**DESCRIPTION OF THE TASK**
Reproduce the stretch of the records from the line containing "What is the span" through the end of the records, keeping every line. Offset each number in the answers, whether a coordinate, a box edge, or a distance, by adding 63 to it.

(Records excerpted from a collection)
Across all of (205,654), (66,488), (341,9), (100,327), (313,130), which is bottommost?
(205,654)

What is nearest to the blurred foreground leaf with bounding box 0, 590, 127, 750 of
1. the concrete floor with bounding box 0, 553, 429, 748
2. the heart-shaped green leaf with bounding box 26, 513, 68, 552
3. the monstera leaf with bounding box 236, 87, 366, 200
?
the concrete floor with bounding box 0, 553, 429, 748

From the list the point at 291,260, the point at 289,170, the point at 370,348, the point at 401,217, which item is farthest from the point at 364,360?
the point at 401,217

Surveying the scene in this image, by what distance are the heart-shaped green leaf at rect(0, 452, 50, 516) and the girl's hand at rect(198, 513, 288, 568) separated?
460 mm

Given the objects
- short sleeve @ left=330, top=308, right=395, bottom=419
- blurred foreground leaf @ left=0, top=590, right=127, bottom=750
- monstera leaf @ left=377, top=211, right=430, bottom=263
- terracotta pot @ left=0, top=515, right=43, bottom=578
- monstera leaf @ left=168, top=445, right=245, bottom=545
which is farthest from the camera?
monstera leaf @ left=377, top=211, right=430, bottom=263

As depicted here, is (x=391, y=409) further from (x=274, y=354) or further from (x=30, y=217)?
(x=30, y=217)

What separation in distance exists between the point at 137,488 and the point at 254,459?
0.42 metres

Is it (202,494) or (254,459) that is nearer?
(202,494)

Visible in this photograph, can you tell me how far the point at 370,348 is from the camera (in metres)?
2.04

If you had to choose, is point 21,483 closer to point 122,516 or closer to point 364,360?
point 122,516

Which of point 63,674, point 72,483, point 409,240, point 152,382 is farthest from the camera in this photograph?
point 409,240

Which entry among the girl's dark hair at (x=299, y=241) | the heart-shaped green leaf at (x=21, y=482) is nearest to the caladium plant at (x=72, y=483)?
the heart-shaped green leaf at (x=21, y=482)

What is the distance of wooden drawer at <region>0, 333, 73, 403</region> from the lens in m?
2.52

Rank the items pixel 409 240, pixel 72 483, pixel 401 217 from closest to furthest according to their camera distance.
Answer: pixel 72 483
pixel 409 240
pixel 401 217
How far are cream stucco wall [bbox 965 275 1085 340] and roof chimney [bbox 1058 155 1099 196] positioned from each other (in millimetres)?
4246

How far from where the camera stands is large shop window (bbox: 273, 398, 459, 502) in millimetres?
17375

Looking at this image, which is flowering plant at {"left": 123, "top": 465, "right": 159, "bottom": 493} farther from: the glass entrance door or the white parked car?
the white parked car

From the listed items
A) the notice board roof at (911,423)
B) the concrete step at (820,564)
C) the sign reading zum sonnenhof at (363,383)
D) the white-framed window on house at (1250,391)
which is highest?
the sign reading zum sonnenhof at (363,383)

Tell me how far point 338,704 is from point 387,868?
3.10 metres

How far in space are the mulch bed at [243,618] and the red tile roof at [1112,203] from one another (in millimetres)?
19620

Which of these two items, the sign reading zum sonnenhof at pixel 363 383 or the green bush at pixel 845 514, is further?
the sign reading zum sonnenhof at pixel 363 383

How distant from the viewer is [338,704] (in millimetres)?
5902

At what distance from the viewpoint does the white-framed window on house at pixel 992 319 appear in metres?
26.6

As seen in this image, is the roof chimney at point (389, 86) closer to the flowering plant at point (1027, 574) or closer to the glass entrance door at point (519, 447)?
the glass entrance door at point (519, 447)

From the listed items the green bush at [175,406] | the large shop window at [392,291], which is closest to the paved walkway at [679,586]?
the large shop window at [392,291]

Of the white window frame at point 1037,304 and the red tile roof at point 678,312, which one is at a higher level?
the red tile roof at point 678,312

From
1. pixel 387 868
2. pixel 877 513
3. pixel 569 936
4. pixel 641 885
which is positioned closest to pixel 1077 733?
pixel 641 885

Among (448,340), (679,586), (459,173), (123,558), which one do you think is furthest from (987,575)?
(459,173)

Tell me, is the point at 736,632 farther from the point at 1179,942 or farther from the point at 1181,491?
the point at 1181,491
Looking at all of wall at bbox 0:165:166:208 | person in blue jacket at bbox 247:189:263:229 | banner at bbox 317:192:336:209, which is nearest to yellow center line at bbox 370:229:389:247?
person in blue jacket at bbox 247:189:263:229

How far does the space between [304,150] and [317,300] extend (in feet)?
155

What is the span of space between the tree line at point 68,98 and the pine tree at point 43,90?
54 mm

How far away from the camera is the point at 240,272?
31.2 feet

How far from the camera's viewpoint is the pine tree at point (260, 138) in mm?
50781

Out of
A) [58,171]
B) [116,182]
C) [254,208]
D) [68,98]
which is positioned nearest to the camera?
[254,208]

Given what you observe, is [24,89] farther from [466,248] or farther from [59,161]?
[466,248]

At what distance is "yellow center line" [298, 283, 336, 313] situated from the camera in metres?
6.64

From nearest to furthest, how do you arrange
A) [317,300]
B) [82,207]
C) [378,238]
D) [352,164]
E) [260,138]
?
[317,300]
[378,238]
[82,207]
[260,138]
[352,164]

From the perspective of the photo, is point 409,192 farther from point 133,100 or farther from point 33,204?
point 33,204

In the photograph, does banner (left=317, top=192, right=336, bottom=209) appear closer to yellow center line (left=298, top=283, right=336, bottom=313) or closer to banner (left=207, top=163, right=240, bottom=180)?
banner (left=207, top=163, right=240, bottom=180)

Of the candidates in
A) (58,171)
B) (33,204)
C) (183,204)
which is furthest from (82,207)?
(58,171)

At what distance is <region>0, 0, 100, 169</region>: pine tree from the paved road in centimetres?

**RIGHT ANSWER**
What is the span of space between the tree line at point 68,98 and the pine tree at point 43,90?
117 mm

How far away from the camera is the point at 240,272?
94.2 feet

How far from the camera's viewpoint is the pine tree at point (260, 138) in mm?
50844

Out of
A) [58,171]
B) [116,182]
C) [254,208]
D) [68,98]
which is positioned nearest to the camera?
[317,271]

Given what you observe, is [24,89] farther from [466,248] or farther from [59,161]?
[529,311]

At what distance is "yellow center line" [298, 283, 336, 313] situated from the camera in metres?
69.64

From nearest to furthest, how do you arrange
A) [317,300]
B) [82,207]
C) [378,238]
D) [352,164]
E) [260,138]
?
[380,363]
[441,301]
[145,270]
[323,201]
[415,227]

From the perspective of the photo, is point 409,192 farther from point 133,100 or farther from point 33,204?
point 96,267

In the photograph, does banner (left=317, top=192, right=336, bottom=209) appear closer to yellow center line (left=298, top=283, right=336, bottom=313) or closer to banner (left=207, top=163, right=240, bottom=180)?
banner (left=270, top=226, right=303, bottom=243)

Of the candidates in
A) (58,171)
B) (33,204)
C) (183,204)
which is furthest from (82,207)?
(121,234)

At what distance is <region>0, 0, 100, 169</region>: pine tree from the paved road in centimetres?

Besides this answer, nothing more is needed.